You can’t control the weather so we can forget fretting about air density (except in discussing why winter driving gets less MPG
than summer driving). You drive to the traffic conditions, so I won’t say much about modulating speed, but slower is much better. We all hated the 55 MPH limit, but at 55 MPH your aero drag HP is half what it is at 70 MPH. So the guy who can get away with driving like Grandpa will (in the MPG
game) always beat the stuffings out of the guy who drives it like he stole it.
Unless you have the bodywork capabilities of a major custom car shop, changing the frontal area of a pickup is a tough proposition. One opportunity might be in the area of side view mirrors. If you have the big TT mirrors, they might represent 15-20% of your frontal area.
The average guy can do something about coefficient of drag.

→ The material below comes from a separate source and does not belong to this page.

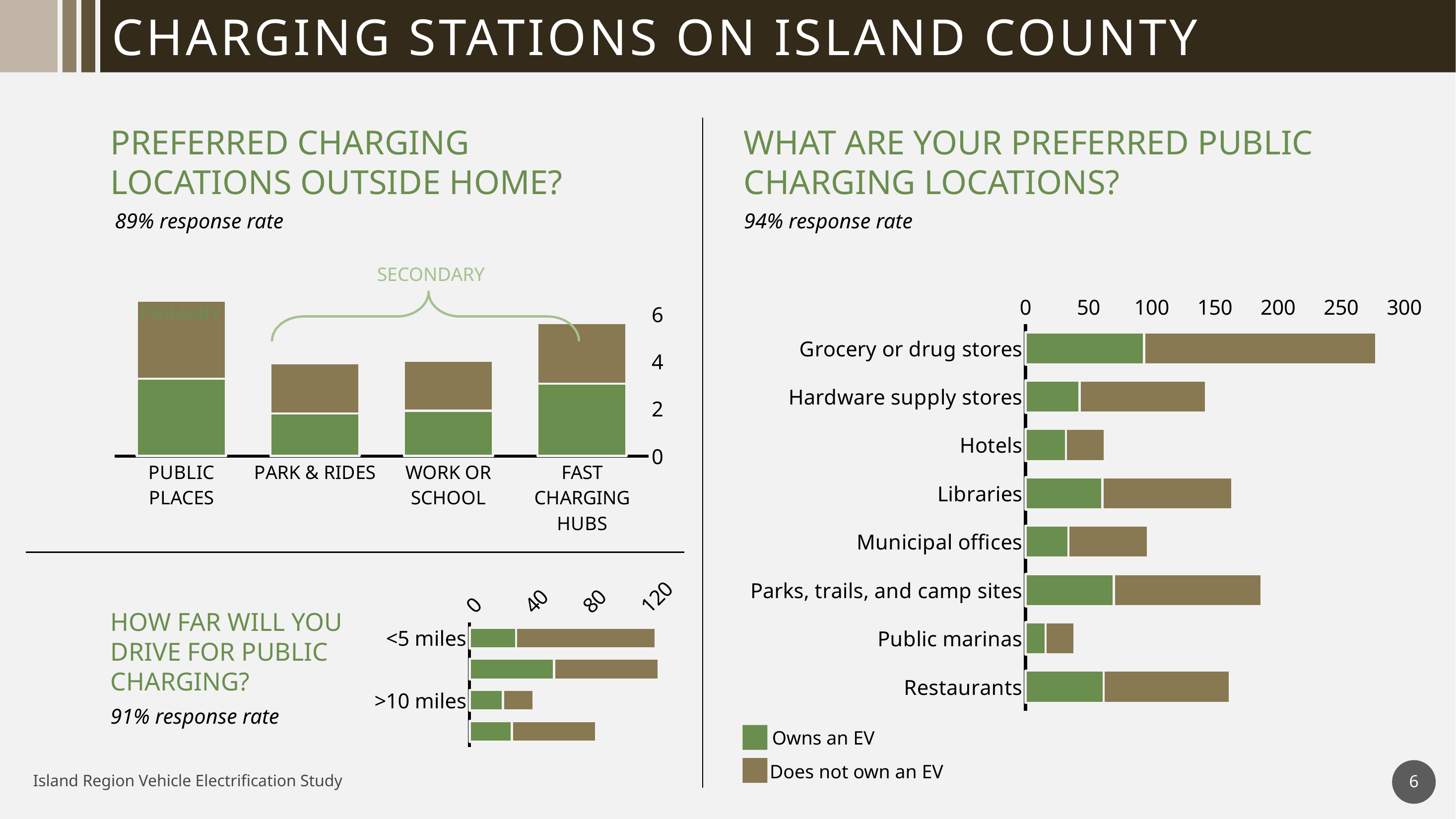
In the 'What are your preferred public charging locations?' chart, is the total value for Hotels greater or less than 100? less How many categories are shown in the 'Preferred charging locations outside home?' chart? 4 In the 'How far will you drive for public charging?' chart, which has a larger total: <5 miles or >10 miles? <5 miles How many locations are listed in the 'What are your preferred public charging locations?' chart? 8 In the 'What are your preferred public charging locations?' chart, which has a larger total: Hardware supply stores or Hotels? Hardware supply stores In the 'What are your preferred public charging locations?' chart, which location has the longest bar? Grocery or drug stores In the 'Preferred charging locations outside home?' chart, which category has the tallest bar? Public Places In the 'What are your preferred public charging locations?' chart, which colour represents 'Owns an EV'? Green In the 'What are your preferred public charging locations?' chart, which location has the shortest bar? Public marinas How many series does the legend of the 'What are your preferred public charging locations?' chart list? 2 In the 'What are your preferred public charging locations?' chart, is the total value for Grocery or drug stores greater or less than 250? greater In the 'Preferred charging locations outside home?' chart, is the total value for Fast Charging Hubs greater or less than 4? greater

The big opportunity is the bed. If you can live with a tonneau cover (hard or soft) you can realize a 1.5 MPG
improvement by doing that and nothing else. An “aerolid” (a “fastback” version of a truck cap) might gain you 3.0 MPG
over an open bed. It did for me. But a flush-top cap will make your MPG
worse. You become a van or Excursion with one of those on your truck. Because everybody seems to use their truck a little differently, there is a lot of room for creativity in bed treatments.
Something that definitely works for pickups is wheel well skirts. Most trucks have huge wheel wells and these are in essence mini-parachutes. From the earliest days of automobiles, racers knew that fender skirts cut aero drag. If you go to Bonneville, every vehicle on the salt has fender skirts of some type (and Mooneye well covers).

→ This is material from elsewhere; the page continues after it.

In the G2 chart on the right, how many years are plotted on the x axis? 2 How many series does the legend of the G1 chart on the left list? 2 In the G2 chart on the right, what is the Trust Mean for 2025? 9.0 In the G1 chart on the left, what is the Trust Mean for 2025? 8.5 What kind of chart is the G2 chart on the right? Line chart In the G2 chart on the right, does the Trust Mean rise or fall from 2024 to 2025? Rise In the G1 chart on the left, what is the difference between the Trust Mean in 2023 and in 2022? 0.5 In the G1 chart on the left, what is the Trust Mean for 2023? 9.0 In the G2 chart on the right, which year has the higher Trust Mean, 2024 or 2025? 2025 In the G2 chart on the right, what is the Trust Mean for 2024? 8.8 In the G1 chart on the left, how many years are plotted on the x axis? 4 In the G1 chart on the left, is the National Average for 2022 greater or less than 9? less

In general, studying Bonneville racers’ shapes is tapping into decades of aero experimentation in the most ruthless racing of all. They may look weird, but they cut the air as well as it can be cut.
Cleaning up the air flow under the truck is powerful. That double boundary layer under the truck is the draggiest part of all. An air dam helps a bunch, too but you have to be careful you don’t make something that is easily damaged by parking lot curbs and road kill. I made mine of rip-stop conveyor belting. Expensive and difficult to fabricate, but darn near indestructible. A combination of air dam and belly pan gets you into the “Bonneville” class of low air drag under the truck. Unless you are building a vehicle for track use, downforce is to be avoided. These trucks have a half-ton of engine, giving you all the front end downforce you’d ever need.
The front of the truck is not that important, compared to the bed and underbody. Some small cars get a benefit by blocking off all or part of the grille. Might not be a bad idea for cold weather , but pickups are made to carry loads and tow trailers so you’d want to be cautious about blocking off air flow to your radiator. Maybe a variable shutter system like you see on some Ford cars might be an idea. It is usually closed for good aero drag, but if the engine or A/C gets hot, it opens up.
Gearing does not affect road load, but reduces the engine frictional HP and accessory parasitic load at a given road speed. Engine frictional HP is the power necessary to make the engine turn without making any net power to the flywheel. It is somewhat of a misnomer – most engine bearings are plain bearings which have very low mechanical friction. Most of this HP goes to pumping air through the engine. For International and Cummins engines (and most engines in this class, I’d bet) engine frictional HP goes up proportionally with RPM between 1000 and 2000 RPM and increases with the square of RPM above 2000. Looking at engine frictional HP curves I’ve seen for the International 444 engine, my engine need 12 HP less to make itself run at 1325 RPM than at 2000 RPM. That explains the 3.0 MPG
improvement I got over a 3.73 R&P.
Gearing is tough to do. This involves changing the ring-and-pinion set to a numerically lower ratio. Most guys go up in ratio to compensate for big tires but lower ratio R&P sets are rare. I have a 3.08 gear set, but I don’t think they are commercially available anymore. 3.55s can be had, though. I’d expect a 1.0 MPG
improvement for a truck that had 3.73s (the most common) and somewhere between 1.5 and 2.5 for a truck with 4.10s.